PROBLEM DETAILS: Pick up the piece on the separate Telangana state demand below and keep writing from its final sentence.
>> Begin PASSAGE GIVEN
On November 1, 1956 the state of Andhra Pradesh was formed only after the merger of the then Hyderabad state, now referred to as Telangana. And the fact is the merger was conditional, that the interests of Telangana people will be protected.

What we have been seeing is that yet again the Congress will go back on its word. When the founder of Indian Constitution, the late Dr Babasaheb Ambedkar had said large states need to be divided for easy governance, Andhra Pradesh and Maharashtra were ear -marked to be divided. Thereon, began the call for separate Vidarbha and Telangana. These were long given promises, which for political reasons will not be fulfilled.

However, while the citizens will battle this issue passionately, what is worse, the methodology adopted by the policy makers to ensure that they procrastinate on decision-making for a separate state and then the conspiracy to show symbolically they care and then dump the issue in back burner.

While this is yet another Congress policy gone wrong, fact is even the BJP has played blow-hot-blow-cold with the separate Telangana issue. It is an excellent example of playing fire with peoples’ emotions. I will take a walk down memory lane with the whole formalising of the concept of a separate Telangana state.


The state formation was one daunting task for the erstwhile leaders just after Independence. While the rest of the world believed then and now, that Indian politicians will never be able to govern this country, the vastness being one top reason. It so happened, that in December 1953, the process for creation of states on linguistic lines began and the the States Reorganisation Commission was appointed.

Like I mentioned earlier some of the larger states were ear-marked to be divided either on linguistic lines or for easy governance. There was immense demand for the disintegration of Hyderabad state and hence the SRC recommended that the Hyderabad state be separated from the other two regions- Marathi speaking to be merged with the then- Bombay state and Kannada speaking region with the Mysore state. At the same time, the SRC showed its disapproval for a merger of Telegu speaking Telangana region of Hyderabad with the rest of Andhra State. Due to the public demand, although the language was common.

A few years later, January 19 1969, all parties agreed upon proper implementation of Telangana. The seeds for the separate Telangana movement were sown then and in fact there were instances of violence reported, as even police resorted to lathi-charge. A similar scene was unfolding in Belgaum, as the centre had attached Belgaum to Karnataka and Maharashtra politicians have always claimed that a majority of Marathi-speaking reside in Belgau, it should be merged with Maharashtra. These were troubled times in post-independent India.

Like in all case from Kashmir to down south and the east, the central government agreed upon a 6-point formula to solve the crisis on September21, 1973.

Not that Bharatiya Janta Party kept itself away in 1997; the BJP state unit passed a resolution seeking a separate Telangana. Then when the NDA team was in power at the centre, the Congress Working Committee suddenly woke up to the fact of formation of a separate Telangana. The Congress Working Committee passed a resolution asking the NDA to form a second SRC to address the demand for a separate state.

The erstwhile home minster LK Advani trashed it saying, “Smaller states were neither viable nor conducive to the integrity of the country.” In order to make the BJP stand clearer, in 2002, Advani wrote a letter to A Narendra, Telangana MP, rejecting a proposal to create Telangana state. He wrote, “Regional disparities in economic development could be tackled through planning and efficient use of available resources.”
>> End PASSAGE GIVEN
>> Begin SUPPLIED INFORMATION
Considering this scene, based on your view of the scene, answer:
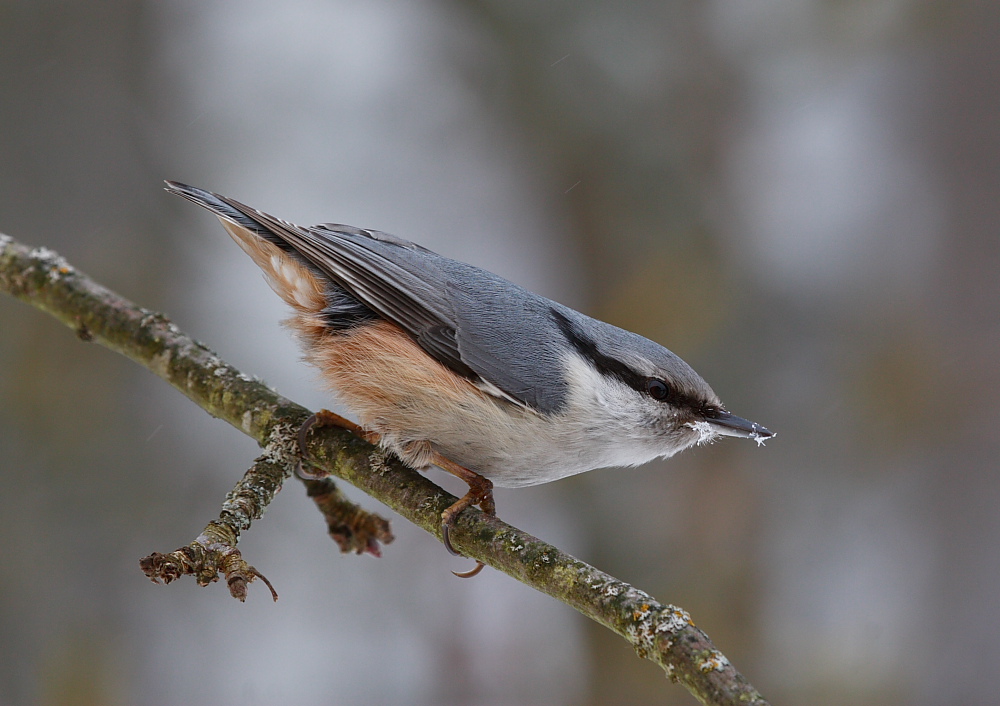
>> End SUPPLIED INFORMATION
RESULT OF THE EXERCISE:
In the midst of all this political jamboree, in 2001, the Telangana politician, Kalvakuntla Chandrashekar Rao (KCR) formed a new party, Telangana Rashtra Samithi (TRS), led by , was formed in 2001 with the single-point agenda of creating a separate Telangana state with Hyderabad as its capital. The TRS has since then been keeping pressure to push forward the one-point agenda of a separate Telangana.

Congress however, after wanting to coming back to power in Andhra, after Chandra Babu first gave them a jolt, continued to play on people’s sentiments. Politicising regional sentiments has been one old strategy. And in 2004 elections, the Congress forged an electoral alliance with TRS promising ‘consideration’ of a separate state.

The year 2009 some important events took the issue through the ups and downs of political graph. In the 2009 elections, TRS could only win 10 assembly seats out of the 45 it contested and only two of its MPs were elected. However, on November 29, KCR initiated a fast-unto-death, putting the pressure on Congress party introduce a Telangana bill in Parliament. And KCR got all Opposition supported the call for a separate Telangana.

Meanwhile, the Congress and Majlis-e-Ittehadul Muslimeen left it to the Congress high command to take a final decision. But then again, on December 9 2009, the then home minister, P Chidambaram announced that the centre would start the process of forming a separate Telangana state on the condition that a separation resolution in the Andhra Pradesh assembly is passed. Then the central again twisted demanding an-all party consensus in December that year. And by February 2010, five-member committee headed by Justice Sri Krishna to address the issue was appointed. The committee members spoke to people from every walk of life and were based in Andhra Pradesh, despite immense opposition.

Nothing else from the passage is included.